Le 05/05/2016 à 00h33

Les médias espagnols le surnomment «Cazatalentos», ou «Chasseur de talents». Il est Marocain d'origine, a une quarantaine d'années, est marié à une Mexicaine avec qui il a eu deux enfants, et était parfaitement intégré en Espagne. Son vrai nom: Aziz Zaghnan. Un homme qui travaillait pour une société renommée, spécialisée dans le recrutement de profils hautement qualifiés, soit de perles rares, pour ainsi dire, au profit d’autres entreprises, principalement des multinationales. Un travail qu’il exerçait depuis un peu plus de 15 ans.

Mais, en parallèle, il menait une activité bien plus dangereuse. En effet, il recrutait également des jihadistes pour le compte de Daech, rapporte le quotidien Akhbar Al Yaoum dans son édition du jeudi 5 mai. Selon les autorités espagnoles, rapporte le journal, il était même à la tête d’une cellule terroriste dont faisaient partie sa femme et deux autres Marocains qui avaient pour mission de recruter des combattants islamistes envoyés en Syrie.

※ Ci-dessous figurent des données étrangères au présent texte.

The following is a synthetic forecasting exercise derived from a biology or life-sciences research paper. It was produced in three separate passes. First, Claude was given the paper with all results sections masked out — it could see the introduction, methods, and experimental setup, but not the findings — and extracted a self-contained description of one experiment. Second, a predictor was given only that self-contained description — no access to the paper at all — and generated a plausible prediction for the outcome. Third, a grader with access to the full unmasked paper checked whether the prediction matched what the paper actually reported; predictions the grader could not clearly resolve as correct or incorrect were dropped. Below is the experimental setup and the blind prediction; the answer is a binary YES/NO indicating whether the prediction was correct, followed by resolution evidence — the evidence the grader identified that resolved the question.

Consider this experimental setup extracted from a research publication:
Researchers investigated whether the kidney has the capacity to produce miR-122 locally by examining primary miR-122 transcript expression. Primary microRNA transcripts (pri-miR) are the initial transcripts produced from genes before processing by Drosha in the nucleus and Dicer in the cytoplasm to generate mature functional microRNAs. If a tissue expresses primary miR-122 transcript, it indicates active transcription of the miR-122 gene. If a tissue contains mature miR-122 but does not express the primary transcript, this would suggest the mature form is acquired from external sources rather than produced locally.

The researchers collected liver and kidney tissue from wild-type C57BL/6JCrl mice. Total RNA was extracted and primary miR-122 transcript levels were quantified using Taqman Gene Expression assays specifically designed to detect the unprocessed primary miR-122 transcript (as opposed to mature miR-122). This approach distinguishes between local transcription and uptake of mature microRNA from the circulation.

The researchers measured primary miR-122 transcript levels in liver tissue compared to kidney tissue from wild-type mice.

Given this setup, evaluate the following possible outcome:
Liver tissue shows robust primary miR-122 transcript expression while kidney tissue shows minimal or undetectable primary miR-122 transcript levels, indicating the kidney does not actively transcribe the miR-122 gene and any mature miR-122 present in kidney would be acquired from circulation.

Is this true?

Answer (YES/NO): YES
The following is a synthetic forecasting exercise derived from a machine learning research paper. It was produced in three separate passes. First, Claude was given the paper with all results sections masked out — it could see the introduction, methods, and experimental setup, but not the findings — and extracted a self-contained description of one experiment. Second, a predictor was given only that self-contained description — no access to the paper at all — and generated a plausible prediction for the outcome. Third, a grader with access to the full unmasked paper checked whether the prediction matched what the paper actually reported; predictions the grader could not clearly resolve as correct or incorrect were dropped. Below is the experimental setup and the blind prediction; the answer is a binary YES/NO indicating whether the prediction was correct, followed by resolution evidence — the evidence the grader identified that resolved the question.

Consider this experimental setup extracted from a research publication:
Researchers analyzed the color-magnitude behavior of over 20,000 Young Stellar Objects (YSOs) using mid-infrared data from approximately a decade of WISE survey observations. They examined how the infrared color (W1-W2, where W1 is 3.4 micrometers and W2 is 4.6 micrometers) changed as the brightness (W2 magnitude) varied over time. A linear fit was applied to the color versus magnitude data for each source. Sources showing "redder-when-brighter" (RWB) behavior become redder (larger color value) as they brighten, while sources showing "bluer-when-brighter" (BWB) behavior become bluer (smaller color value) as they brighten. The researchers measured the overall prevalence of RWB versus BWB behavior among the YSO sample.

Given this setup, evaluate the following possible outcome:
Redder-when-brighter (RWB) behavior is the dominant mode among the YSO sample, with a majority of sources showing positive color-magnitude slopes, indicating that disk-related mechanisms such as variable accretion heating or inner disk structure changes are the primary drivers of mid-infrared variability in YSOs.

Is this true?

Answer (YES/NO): NO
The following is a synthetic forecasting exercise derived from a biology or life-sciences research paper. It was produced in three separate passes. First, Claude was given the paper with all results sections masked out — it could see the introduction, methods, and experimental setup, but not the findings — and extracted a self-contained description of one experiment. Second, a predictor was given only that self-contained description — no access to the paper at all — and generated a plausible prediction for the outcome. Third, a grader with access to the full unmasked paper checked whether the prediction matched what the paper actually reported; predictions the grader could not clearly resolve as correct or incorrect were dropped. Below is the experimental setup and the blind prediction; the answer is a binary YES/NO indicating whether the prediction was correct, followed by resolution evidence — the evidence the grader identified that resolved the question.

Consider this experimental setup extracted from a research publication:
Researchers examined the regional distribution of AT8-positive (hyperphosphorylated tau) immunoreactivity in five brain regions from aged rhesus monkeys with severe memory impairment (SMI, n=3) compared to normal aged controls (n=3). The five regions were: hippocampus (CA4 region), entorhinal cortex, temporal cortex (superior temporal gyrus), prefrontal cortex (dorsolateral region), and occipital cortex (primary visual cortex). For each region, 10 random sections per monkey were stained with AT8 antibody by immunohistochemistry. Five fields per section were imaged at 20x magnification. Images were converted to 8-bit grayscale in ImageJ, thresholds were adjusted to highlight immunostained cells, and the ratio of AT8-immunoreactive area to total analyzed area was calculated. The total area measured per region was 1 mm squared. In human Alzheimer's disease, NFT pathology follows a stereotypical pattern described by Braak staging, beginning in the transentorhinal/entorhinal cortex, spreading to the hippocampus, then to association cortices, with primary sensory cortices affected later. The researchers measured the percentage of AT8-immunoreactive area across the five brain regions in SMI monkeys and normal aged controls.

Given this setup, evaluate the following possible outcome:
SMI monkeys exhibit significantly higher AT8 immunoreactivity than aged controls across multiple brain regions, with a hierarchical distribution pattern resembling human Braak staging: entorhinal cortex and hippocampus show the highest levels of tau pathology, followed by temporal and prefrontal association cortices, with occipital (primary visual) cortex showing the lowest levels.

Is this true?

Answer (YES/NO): NO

Et, comme dans bien des cas similaires, tous ceux qui ont connu et côtoyé ce "chasseur de jihadistes" parlent de lui comme d’un homme affable, qui ne donnait aucun signe de radicalisme religieux. Un homme sans problème, qui semblait avoir une tranquille vie de famille et menait une belle carrière professionnelle dans le domaine de la gestion des ressources humaines. Il avait d'ailleurs démarré sa carrière professionnelle avec l’un des principaux opérateurs télécoms espagnols, à savoir Vodafone, où il a passé trois années avant de rejoindre le cabinet «Lee Hecht Harrisson», une filiale d’Adecco, où il a officié en tant que directeur commercial et chasseur de têtes. Bon négociateur, il s’est toujours distingué par ses qualités d’orateur et sa maîtrise des langues et des réseaux informatiques et sociaux. Autant de "talents" qui ont servi ses activités terroristes. Des activités qui n'ont pas échappé aux services de renseignement espagnols. Aussi, il y a plusieurs mois, l'homme a été mis sous surveillance, sur ordre du Parquet de l'Audience nationale de Madrid (tribunal).

Les soupçons ayant été confirmés, le mis en cause a été arrêté, mardi dernier. Sa femme et deux autres membres de son réseau ont de même été interpellés. La police n’a pas souhaité s’exprimer sur le nombre de personnes que l'inculpé a pu recruter et envoyer au front. Elle n’a pas non plus précisé le niveau d'infiltration des multinationales par les réseaux terroristes. Elle s’est seulement contentée d’affirmer que c’est la première fois qu’un haut cadre spécialisé dans les nouvelles technologies d’information se trouve impliqué dans des activités terroristes.